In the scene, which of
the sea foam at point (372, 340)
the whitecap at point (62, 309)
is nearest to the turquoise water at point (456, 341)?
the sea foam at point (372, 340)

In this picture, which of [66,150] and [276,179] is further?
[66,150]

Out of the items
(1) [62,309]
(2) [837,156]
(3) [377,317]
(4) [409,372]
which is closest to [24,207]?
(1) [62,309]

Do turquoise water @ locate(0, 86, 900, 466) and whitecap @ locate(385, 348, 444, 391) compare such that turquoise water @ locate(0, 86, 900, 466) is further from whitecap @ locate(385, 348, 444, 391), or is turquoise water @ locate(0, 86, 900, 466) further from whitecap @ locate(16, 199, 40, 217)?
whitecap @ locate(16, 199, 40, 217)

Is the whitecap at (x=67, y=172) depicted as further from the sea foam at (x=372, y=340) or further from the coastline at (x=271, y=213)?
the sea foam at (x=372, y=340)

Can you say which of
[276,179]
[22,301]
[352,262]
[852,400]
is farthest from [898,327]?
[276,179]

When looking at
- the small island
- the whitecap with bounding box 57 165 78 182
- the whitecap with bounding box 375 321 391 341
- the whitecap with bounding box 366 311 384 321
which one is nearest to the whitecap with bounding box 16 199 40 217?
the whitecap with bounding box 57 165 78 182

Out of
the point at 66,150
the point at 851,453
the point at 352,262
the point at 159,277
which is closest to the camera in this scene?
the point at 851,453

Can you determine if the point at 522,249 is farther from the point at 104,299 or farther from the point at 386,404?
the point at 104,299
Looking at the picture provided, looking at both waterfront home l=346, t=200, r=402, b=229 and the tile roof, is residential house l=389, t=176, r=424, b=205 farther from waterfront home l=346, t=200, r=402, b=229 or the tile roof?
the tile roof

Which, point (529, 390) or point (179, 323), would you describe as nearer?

■ **Instruction**: Copy out the entries word for word, from the line containing "Looking at the" through the last line of the entries.

■ **The solution**:
Looking at the picture provided, looking at both waterfront home l=346, t=200, r=402, b=229 and the tile roof, is residential house l=389, t=176, r=424, b=205 farther from waterfront home l=346, t=200, r=402, b=229 or the tile roof?
the tile roof

Which, point (529, 390) or point (179, 323), would you describe as nearer?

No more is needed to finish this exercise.